La quête de la longévité fascine l’humanité depuis des millénaires. Pourtant, le mystère qui entoure ces personnes qui franchissent le cap du siècle reste entier. Une nouvelle étude suédoise vient de lever le voile sur ce qui distingue véritablement les centenaires du reste de la population. Leurs conclusions bouleversent certaines idées reçues et offrent des perspectives encourageantes pour tous.
Une santé remarquablement préservée
L’équipe du Karolinska Institutet à Stockholm a mené une recherche d’envergure, publiée dans la revue eClinicalMedicine. Les chercheurs ont analysé les trajectoires de vie de plus de 270 000 personnes à partir de 70 ans, nées entre 1920 et 1922.
Les résultats sont frappants : à 85 ans, les futurs centenaires présentaient en moyenne seulement 1,2 maladie diagnostiquée.
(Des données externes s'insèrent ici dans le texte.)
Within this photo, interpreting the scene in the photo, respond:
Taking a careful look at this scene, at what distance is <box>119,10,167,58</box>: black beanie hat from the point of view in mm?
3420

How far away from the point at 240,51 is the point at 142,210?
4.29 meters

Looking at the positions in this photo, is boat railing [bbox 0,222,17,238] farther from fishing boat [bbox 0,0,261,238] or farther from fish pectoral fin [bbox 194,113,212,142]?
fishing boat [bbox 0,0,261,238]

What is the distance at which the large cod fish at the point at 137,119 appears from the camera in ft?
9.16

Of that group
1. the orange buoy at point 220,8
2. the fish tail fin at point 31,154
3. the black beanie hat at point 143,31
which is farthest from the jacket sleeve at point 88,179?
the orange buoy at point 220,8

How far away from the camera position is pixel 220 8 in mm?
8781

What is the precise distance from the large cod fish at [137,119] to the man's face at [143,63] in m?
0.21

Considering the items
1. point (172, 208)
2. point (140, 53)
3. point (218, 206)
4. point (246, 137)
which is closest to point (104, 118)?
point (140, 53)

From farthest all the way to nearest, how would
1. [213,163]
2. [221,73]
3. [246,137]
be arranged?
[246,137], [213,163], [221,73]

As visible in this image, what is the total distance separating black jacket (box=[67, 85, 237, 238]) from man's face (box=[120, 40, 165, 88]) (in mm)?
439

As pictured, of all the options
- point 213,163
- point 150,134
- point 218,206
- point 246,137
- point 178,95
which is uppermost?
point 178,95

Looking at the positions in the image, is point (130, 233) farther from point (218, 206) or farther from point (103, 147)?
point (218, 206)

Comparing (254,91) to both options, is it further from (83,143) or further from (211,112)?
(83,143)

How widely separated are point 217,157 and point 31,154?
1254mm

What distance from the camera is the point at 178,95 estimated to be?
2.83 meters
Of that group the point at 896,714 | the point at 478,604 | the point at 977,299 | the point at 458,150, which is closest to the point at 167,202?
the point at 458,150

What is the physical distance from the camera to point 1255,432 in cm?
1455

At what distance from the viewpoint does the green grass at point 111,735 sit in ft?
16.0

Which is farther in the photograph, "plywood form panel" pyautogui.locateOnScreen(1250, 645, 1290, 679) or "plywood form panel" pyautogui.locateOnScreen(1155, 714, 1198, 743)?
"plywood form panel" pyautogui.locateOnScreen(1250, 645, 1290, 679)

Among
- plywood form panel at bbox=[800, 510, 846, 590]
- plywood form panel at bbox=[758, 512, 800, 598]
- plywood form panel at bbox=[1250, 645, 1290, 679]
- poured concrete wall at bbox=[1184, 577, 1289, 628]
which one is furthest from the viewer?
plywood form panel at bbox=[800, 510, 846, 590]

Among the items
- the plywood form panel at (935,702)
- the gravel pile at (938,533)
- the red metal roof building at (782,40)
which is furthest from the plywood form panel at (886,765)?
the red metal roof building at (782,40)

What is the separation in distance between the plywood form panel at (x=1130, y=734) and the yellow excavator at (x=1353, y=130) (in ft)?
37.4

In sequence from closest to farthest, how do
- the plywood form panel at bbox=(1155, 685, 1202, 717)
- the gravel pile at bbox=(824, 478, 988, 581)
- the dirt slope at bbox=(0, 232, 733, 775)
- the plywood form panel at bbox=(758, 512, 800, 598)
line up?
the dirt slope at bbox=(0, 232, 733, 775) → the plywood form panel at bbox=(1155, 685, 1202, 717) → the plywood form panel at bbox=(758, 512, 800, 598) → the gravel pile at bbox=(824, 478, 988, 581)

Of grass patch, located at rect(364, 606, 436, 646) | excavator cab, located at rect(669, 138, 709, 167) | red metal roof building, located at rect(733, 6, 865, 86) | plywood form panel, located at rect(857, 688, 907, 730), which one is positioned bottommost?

C’est deux fois moins que leurs contemporains qui n’ont pas dépassé 90 ans, lesquels cumulaient 2,4 pathologies.
Plus révélateur encore, après 90 ans, la santé des futurs centenaires se stabilise alors que celle des autres personnes continue de se dégrader progressivement.
Un profil cardiovasculaire distinctif
L’étude met en lumière une différence majeure concernant les
maladies cardiovasculaires. À 70 ans, ces pathologies
représentaient :
– 51,6% des diagnostics chez les personnes décédées à 75 ans
– Seulement 24,8% chez les futurs centenaires
Ce « capital maladies » s’accumule plus lentement et plus tardivement chez ceux qui atteignent le siècle d’existence, leur offrant davantage d’années d’autonomie.
Une résilience biologique exceptionnelle
Les chercheurs ont identifié une résilience biologique déjà visible dès 70 ans chez les futurs centenaires. Même les cancers, fréquents au grand âge, semblent évoluer moins agressivement chez ces individus.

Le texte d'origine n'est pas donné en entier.